TASKS:
**A.** Answer these about the forum thread on plowing with a 2012 F250, one line each:
(i) What brand and size of plow does the poster use now?
(ii) Which two plows does the poster name as 8.5-foot options?
(iii) Apart from plowing, what else will the truck be used for?
**B.** Carry on the forum thread about plowing with a 2012 F250 from the point where it stops.

SOURCE:
# 2012 F250 6.2 - How big?



## traumabill (Jan 31, 2011)

Looking to replace my 2000 F250 with another one, Dealer had 2012 F250 Reg. Cab Long box on lot. How big a plow can I run on this? My current setup is a Diamond 8 footer. Is it worthwile to go 8.5 with a Fisher HD or Boss Trip Edge? Or should I stick with an 8. I sub for a contractor doing medium sized commercial lots, including banks with drive throughs and some tight spots. The Diamond is not too big for the jobs I do, but may be too small. Thoughts?

Ford Dealer is also FIsher Dealer, unfortunately my local plow shop (that used to carry Diamond) does not stock any brand with trip edges...

Truck will be used primarily for plowing with a long tow every now and then, unfortunately diesel just doesn't make sense for me...

Thanks for any and all help,

Bill


----------



## wizardsr (Aug 8, 2006)

SUPPLIED MATERIAL:
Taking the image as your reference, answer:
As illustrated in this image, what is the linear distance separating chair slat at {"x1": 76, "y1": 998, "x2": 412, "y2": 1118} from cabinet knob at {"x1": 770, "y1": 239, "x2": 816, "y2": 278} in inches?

RESULTS OF THE TASKS:
**A.**
(i) An 8-foot Diamond.
(ii) A Fisher HD and a Boss Trip Edge.
(iii) A long tow every now and then.

**B.**
Put whatever you want on it, all the way up to a blizzard 8611lp. Thumbs Up You may come out ahead upgrading the plow at the same time, as you're going to need a new mount and wiring to put the old plow on the new truck.


----------



## traumabill (Jan 31, 2011)

Thanks. Going to have to upgrade the plow, old one is shot. I'll be lucky to get the moldboard through the winter without some major welding...


----------



## Too Stroked (Jan 1, 2010)

We have a whole fleet of Super Duty trucks. I think you'll find 8' just a tad narrow. We run 8' 6" on most of our trucks. You can run 9', but we've got two and they're a bit much. All Fishers BTW.


----------



## unhcp (Jan 20, 2010)

I would go for the 9 if you think it will work in those "tight" places, had a 8 but now since I have gotten the 9 I will never go back.


----------



## plowguy43 (Jan 2, 2008)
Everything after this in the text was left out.